After slightly tweaking some kernel settings we were able to achieve 2,000-2,300 requests per second (200 concurrent connections). Hardware was based on generic SuperMicro server with Intel Atom 330 CPU and 2GB DDR2 RAM.
LoadBalancer.org also offers other load balancer models at extremely competitive prices and their customer service is superb. If you are on a tight budget and don't need all the bells and whistles - definitely give them a try.
Model 440 is Barracuda's higher end hardware load balancer model. Hardware is definitely refined and looks really good on the rack. Performance is definitely there too - we were able to achieve 2,200-2,400 requests per second. Some of the features include:
Built-in high availability
Web-based and API management interfaces
The only two drawbacks are price and web-based management interface. This unit will cost you slightly over $3,500 for hardware and $672/year for optional (required for the first year) update subscription. In my personal opinion - it is a little too expensive comparing to other load balancers.
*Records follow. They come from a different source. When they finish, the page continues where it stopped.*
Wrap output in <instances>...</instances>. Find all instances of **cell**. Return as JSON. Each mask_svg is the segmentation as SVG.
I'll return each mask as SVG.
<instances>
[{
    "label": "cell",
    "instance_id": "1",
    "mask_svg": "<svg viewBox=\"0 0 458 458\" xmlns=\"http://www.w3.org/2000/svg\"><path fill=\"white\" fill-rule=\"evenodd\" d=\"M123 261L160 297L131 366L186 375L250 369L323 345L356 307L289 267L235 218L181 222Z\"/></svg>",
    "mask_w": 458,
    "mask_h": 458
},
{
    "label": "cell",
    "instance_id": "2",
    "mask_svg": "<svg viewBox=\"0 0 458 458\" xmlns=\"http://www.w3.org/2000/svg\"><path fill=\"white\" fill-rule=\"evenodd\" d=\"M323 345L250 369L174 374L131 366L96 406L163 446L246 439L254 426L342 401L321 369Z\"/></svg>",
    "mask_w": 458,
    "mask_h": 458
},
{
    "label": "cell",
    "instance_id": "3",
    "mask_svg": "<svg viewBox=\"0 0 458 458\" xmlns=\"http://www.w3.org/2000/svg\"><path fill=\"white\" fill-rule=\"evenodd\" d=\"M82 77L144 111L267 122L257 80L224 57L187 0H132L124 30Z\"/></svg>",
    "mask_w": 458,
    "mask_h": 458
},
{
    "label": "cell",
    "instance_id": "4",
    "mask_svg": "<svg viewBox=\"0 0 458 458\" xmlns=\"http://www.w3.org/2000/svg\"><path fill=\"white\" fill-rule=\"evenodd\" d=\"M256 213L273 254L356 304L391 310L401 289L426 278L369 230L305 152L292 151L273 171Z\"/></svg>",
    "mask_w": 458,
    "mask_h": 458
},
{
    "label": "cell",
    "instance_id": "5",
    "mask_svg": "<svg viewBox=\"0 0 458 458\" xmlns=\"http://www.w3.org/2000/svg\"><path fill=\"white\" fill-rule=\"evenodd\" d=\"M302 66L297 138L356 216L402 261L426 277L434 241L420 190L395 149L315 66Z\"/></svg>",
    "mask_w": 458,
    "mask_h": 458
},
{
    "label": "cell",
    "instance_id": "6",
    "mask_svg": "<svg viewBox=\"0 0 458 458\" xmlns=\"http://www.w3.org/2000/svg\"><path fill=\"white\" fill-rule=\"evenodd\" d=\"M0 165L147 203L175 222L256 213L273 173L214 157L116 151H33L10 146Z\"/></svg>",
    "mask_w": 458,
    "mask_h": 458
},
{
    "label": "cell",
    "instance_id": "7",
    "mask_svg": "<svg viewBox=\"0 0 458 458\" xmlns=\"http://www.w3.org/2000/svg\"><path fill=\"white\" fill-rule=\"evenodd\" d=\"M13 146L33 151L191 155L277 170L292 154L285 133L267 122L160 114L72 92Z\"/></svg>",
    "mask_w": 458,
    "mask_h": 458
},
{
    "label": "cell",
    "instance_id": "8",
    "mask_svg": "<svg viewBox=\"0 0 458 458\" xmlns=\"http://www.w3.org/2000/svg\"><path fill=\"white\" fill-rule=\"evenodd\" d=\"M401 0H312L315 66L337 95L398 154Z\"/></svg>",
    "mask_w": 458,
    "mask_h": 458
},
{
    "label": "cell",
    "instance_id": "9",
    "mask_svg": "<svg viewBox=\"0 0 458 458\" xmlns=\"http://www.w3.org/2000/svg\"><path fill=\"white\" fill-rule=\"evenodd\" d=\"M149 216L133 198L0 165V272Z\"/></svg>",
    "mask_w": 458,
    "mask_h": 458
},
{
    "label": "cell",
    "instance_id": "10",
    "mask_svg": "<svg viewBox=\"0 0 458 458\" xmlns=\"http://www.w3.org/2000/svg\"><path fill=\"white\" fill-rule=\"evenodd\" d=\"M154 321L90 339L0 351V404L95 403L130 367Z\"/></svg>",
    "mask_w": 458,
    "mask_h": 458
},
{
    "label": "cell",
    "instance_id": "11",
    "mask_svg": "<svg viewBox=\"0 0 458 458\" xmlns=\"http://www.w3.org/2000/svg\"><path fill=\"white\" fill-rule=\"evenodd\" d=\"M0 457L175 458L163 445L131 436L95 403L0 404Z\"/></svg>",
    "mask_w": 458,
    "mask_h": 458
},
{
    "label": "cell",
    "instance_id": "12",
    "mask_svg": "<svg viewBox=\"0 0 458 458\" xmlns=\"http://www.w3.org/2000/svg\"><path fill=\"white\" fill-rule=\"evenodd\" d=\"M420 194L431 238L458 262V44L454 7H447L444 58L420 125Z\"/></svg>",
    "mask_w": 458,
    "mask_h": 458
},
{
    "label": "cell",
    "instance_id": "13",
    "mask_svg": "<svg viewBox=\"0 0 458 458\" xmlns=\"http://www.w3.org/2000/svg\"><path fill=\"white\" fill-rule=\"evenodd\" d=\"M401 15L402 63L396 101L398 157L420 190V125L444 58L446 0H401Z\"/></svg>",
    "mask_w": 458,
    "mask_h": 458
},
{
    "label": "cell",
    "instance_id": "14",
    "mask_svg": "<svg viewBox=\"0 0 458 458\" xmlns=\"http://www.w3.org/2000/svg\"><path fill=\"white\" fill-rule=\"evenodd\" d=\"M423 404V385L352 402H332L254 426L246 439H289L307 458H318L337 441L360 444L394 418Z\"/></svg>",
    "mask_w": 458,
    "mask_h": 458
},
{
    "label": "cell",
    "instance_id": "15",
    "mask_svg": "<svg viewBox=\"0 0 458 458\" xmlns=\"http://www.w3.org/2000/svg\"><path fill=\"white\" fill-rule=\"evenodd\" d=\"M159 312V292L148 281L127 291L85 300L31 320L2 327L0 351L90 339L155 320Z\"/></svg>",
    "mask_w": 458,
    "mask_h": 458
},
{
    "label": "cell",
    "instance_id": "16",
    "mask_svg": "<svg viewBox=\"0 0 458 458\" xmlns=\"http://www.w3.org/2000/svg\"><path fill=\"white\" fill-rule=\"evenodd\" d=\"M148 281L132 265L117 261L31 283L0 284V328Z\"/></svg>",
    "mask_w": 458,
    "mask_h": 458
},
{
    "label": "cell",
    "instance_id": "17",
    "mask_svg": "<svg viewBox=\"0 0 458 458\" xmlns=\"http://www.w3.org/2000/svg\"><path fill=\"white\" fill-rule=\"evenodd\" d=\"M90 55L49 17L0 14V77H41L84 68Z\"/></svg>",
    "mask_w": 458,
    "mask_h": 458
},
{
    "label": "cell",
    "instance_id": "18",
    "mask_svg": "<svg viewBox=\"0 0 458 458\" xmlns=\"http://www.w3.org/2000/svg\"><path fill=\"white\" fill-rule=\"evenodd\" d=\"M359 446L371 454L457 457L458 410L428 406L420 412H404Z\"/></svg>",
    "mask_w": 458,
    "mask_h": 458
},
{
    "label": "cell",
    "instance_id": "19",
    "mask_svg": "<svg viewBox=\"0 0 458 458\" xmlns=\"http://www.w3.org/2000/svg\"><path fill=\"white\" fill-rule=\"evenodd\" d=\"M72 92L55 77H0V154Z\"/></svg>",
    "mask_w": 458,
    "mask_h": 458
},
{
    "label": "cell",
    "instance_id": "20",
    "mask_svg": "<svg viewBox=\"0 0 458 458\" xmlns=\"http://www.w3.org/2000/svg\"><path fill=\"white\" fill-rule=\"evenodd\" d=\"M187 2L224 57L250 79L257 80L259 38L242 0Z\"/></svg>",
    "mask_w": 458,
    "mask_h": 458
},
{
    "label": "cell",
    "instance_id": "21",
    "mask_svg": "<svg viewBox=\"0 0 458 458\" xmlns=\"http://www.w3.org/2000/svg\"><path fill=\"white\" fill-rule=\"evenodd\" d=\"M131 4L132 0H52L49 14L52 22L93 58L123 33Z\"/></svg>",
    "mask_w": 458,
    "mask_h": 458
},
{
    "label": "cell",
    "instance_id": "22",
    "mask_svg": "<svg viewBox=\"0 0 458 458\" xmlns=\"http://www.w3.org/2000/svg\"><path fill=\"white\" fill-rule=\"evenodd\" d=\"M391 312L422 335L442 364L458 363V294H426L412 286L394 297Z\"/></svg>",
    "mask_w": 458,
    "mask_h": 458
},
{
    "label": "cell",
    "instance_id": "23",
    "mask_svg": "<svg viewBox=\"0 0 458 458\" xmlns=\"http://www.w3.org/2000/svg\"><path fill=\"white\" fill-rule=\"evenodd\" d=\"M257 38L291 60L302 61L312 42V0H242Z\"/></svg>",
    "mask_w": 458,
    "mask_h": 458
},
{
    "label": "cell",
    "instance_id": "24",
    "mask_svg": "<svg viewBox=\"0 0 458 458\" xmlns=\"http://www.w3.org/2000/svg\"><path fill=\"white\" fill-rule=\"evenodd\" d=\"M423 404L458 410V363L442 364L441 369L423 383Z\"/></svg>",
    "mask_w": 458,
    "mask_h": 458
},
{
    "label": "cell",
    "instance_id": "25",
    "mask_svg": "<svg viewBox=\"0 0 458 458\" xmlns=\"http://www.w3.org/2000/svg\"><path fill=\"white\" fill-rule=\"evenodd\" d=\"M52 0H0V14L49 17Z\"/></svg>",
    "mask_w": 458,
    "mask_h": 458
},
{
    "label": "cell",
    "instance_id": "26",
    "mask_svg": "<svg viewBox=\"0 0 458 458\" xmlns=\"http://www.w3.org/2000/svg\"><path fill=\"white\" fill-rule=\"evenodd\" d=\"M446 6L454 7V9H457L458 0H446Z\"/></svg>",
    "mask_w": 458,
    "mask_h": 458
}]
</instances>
Nginx web server has support for simple load balancing through HTTP Upstrem module. It's one of the easiest load balancing solutions you can find and usual setup will not take more then 20 minutes. Like HAProxy, Nginx has no management interface and you will have to write your own scripts to provision configuration changes.
Performance is mediocre. We've tried multiple different server configurations and best results were 1,200-1,800 requests per second with an average of 40-50% CPU utilization and about 40% of RAM utilization on a similar virtual machine that we've used for HAProxy testing - 1 Intel Xeon X3440 CPU core and 1GB of DDR3 RAM.